Dataset items:
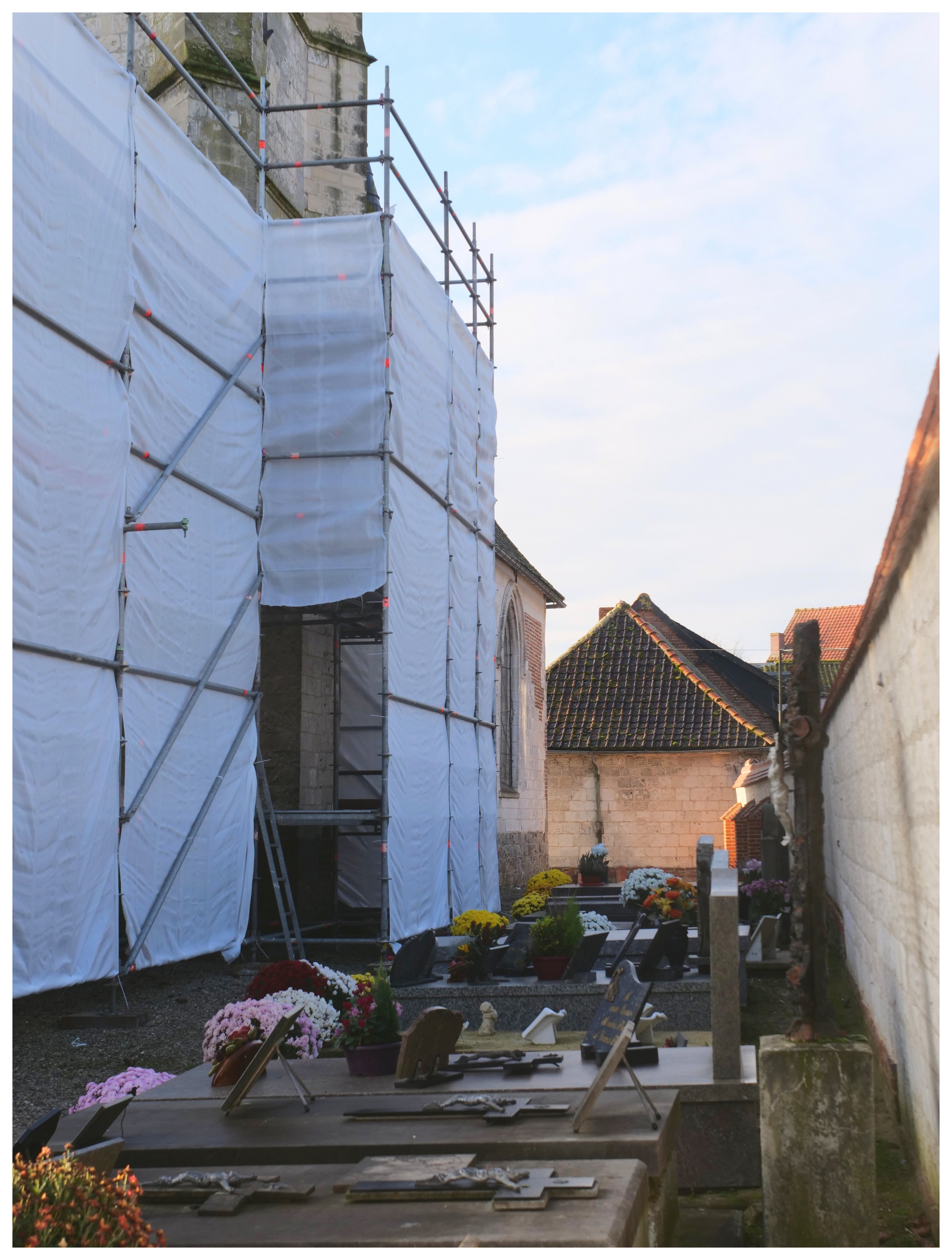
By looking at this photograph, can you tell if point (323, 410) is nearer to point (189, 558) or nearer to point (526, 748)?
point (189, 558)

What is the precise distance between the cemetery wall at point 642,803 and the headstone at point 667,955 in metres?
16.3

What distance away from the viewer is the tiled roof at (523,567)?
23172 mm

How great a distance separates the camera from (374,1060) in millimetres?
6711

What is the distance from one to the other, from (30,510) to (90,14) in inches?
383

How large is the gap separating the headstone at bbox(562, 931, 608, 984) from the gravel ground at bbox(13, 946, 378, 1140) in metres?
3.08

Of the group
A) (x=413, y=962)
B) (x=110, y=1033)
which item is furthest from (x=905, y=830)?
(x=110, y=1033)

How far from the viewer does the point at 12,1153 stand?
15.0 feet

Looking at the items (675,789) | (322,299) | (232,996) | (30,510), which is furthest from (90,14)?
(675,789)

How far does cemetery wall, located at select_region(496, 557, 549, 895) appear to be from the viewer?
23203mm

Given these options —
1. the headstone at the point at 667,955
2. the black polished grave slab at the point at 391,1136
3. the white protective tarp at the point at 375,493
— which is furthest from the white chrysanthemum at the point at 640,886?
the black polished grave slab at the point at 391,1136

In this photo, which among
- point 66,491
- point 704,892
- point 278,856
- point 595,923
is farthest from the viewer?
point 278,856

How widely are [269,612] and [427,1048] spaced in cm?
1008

:: GIVEN REQUEST ::
Write out every one of the items above without the pictures, substituting "gravestone" for each occurrence of "headstone" and keeping everything else unchanged.

:: RESPONSE TO THE TASK ::
By looking at this photograph, can you tell if point (323, 410) is nearer to point (189, 558) or nearer to point (526, 748)?
point (189, 558)

What is the precise distance between the cemetery wall at point 642,803 and the gravestone at point 667,955 in metres?
16.3

What distance away from the viewer is the tiled roof at (523,567)?
23172 mm

How great a distance separates the camera from (374,1060) in millimetres?
6711

What is the distance from one to the other, from (30,510) to (90,14) in inches?
383

How large is the gap separating the gravestone at bbox(562, 931, 608, 984) from the gravel ground at bbox(13, 946, 378, 1140) in metres?
3.08

Of the group
A) (x=413, y=962)
B) (x=110, y=1033)
which item is furthest from (x=905, y=830)?
(x=110, y=1033)

How far from the viewer does the point at 12,1153 stand?
15.0 feet

Looking at the items (675,789) | (322,299) | (232,996) | (30,510), which is furthest from (90,14)?
(675,789)

How far does cemetery wall, located at select_region(496, 557, 549, 895) appear to be from the viewer?
23203mm

Given these options —
1. the gravestone at the point at 667,955
2. the black polished grave slab at the point at 391,1136
3. the white protective tarp at the point at 375,493
— which is furthest from the white chrysanthemum at the point at 640,886?
the black polished grave slab at the point at 391,1136

In this photo, which among
- point 66,491
- point 704,892
- point 278,856
- point 595,923
is farthest from the viewer?
point 278,856

How widely are [269,612] and [427,1048] spaced in cm?
1008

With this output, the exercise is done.